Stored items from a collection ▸
_ _ _ _ _

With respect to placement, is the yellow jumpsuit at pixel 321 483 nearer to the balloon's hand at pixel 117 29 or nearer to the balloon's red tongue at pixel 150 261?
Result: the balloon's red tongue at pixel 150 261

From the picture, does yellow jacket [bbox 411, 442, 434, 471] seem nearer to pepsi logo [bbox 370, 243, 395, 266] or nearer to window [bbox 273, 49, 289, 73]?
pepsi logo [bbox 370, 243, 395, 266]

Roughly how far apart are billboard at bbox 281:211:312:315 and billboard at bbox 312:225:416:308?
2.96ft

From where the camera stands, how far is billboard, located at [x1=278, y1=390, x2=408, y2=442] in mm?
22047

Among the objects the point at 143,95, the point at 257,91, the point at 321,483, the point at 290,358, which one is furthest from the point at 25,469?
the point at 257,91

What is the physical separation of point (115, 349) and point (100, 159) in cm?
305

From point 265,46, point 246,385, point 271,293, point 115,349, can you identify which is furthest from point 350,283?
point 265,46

_ _ _ _ _

Stated problem ▸
Quote the rows from the beginning through the line containing "Result: the balloon's", keeping every word of both end lines.

Answer to this task ▸
With respect to placement, is the yellow jumpsuit at pixel 321 483 nearer to the balloon's hand at pixel 117 29 or nearer to the balloon's red tongue at pixel 150 261?
Result: the balloon's red tongue at pixel 150 261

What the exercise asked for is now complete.